On Thu, Mar 25, 2021 at 5:32 PM Sebastian Berg <sebastian at sipsolutions.net>
wrote:

> On Wed, 2021-03-17 at 17:12 -0500, Sebastian Berg wrote:
> > On Wed, 2021-03-17 at 07:56 -0500, Lee Johnston wrote:
>
> <snip>
>
> > 3. In parallel, I will create a small "toy" DType based on that
> >    experimental API.  Probably in a separate repo (in the NumPy
> >    organization?).
> >
>
> So this is started. What you need to do right now if you want to try is
> work of this branch in NumPy:
>
>
> https://github.com/numpy/numpy/compare/main...seberg:experimental-dtype-api
>
> Install NumPy with `NPY_USE_NEW_CASTINGIMPL=1 python -mpip install .`
> or your favorite alternative.
> (The `NPY_USE_NEW_CASTINGIMPL=1` should be unnecessary very soon,
> working of a branch and not "main" will hopefully also be unnecessary
> soon.)
>
>
> Then fetch: https://github.com/seberg/experimental_user_dtypes
> and install it as well in the same environment.
>
>
> After that, you can jump through the hoop of setting:
>
>     NUMPY_EXPERIMENTAL_DTYPE_API=1
>
> And you can enjoy these type of examples (while expecting hard crashes
> when going too far beyond!):
>
>     from experimental_user_dtypes import float64unit as u
>     import numpy as np
>
>     F = np.array([u.Quantity(70., "Fahrenheit")])

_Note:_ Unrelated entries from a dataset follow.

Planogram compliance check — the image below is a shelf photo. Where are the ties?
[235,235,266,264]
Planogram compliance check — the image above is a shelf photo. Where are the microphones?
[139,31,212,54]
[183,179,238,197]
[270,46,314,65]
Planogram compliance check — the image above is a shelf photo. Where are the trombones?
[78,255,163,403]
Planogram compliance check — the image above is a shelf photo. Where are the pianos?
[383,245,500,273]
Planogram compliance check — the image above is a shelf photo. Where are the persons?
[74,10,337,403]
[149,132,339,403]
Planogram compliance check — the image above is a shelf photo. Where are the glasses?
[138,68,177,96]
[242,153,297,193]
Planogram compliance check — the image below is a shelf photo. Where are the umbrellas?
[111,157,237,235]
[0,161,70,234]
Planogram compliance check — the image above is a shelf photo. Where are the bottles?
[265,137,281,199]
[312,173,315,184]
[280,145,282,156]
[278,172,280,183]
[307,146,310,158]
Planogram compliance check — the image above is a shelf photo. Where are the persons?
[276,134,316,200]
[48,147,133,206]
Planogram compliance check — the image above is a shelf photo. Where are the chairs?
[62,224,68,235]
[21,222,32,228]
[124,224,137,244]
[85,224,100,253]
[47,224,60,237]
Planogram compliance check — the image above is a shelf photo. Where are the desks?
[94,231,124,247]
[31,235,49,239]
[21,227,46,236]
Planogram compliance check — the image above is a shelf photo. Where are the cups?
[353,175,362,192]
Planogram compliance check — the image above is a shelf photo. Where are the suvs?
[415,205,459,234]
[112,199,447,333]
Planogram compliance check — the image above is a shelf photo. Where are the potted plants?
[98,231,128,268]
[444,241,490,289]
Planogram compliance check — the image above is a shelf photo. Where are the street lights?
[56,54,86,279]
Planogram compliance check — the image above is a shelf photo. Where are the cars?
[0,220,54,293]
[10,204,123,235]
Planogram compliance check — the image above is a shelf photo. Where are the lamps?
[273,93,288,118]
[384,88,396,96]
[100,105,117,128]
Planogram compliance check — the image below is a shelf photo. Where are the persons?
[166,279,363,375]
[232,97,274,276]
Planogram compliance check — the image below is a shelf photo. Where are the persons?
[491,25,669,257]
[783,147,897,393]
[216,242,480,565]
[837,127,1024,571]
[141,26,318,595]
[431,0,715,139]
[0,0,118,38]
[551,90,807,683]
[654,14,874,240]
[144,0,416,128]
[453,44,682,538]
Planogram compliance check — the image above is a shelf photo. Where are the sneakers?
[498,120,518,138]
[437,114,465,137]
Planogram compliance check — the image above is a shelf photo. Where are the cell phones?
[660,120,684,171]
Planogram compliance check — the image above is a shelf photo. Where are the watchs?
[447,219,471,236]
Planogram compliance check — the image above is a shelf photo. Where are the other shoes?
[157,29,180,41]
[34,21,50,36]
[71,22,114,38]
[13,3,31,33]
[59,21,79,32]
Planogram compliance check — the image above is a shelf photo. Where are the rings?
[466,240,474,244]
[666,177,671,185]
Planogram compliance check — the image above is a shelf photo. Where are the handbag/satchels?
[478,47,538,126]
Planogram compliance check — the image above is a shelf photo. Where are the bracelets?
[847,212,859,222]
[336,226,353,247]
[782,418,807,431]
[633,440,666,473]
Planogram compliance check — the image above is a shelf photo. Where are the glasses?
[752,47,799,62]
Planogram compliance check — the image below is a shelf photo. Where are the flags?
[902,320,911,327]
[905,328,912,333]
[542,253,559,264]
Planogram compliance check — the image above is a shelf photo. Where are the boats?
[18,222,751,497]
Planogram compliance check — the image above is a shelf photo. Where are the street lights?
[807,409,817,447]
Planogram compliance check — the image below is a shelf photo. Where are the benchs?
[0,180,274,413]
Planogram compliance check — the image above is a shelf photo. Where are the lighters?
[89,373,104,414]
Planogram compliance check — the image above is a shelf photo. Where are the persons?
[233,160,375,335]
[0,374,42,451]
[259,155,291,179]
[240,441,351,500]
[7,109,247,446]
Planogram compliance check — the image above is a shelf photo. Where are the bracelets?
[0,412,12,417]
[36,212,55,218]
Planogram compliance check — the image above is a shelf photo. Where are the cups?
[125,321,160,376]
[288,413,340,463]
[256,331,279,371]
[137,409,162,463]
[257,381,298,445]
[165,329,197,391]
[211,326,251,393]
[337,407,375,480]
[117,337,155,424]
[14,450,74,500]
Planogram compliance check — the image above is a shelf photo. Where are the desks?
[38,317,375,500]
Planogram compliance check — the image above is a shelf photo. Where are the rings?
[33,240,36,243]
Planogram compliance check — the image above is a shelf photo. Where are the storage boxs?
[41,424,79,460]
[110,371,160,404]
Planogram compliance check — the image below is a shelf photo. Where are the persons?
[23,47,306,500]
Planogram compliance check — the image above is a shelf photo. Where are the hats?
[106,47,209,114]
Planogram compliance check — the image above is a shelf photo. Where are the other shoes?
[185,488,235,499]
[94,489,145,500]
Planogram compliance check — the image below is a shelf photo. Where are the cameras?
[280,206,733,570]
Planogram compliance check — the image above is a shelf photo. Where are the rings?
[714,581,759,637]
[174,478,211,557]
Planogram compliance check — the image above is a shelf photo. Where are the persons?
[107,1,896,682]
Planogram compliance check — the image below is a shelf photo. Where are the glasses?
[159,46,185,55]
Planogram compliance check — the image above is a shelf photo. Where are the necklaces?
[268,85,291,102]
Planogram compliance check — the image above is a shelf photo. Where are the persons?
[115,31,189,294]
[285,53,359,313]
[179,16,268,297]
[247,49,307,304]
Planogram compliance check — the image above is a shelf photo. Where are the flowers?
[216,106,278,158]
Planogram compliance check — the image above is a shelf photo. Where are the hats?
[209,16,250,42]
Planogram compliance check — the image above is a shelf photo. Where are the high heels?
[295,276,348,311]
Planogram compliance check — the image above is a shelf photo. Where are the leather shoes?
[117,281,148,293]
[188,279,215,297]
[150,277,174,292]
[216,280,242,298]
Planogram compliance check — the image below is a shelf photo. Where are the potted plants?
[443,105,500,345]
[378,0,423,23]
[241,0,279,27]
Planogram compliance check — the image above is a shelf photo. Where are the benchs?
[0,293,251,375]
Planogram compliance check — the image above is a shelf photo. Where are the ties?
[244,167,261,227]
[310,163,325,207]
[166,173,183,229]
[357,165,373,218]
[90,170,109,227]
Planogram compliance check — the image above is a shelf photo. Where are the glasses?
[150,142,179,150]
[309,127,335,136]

>     C = F.astype(u.Float64UnitDType("Celsius"))
>     print(repr(C))
>     # array([21.11111111111115 °C], dtype='Float64UnitDType(degC)')
>
>     m = np.array([u.Quantity(5., "m")])
>     m_squared = u.multiply(m, m)
>     print(repr(m_squared))
>     # array([25.0 m**2], dtype='Float64UnitDType(m**2)')
>
>     # Or conversion to SI the long route:
>     pc = np.arange(5., dtype="float64").view(u.Float64UnitDType("pc"))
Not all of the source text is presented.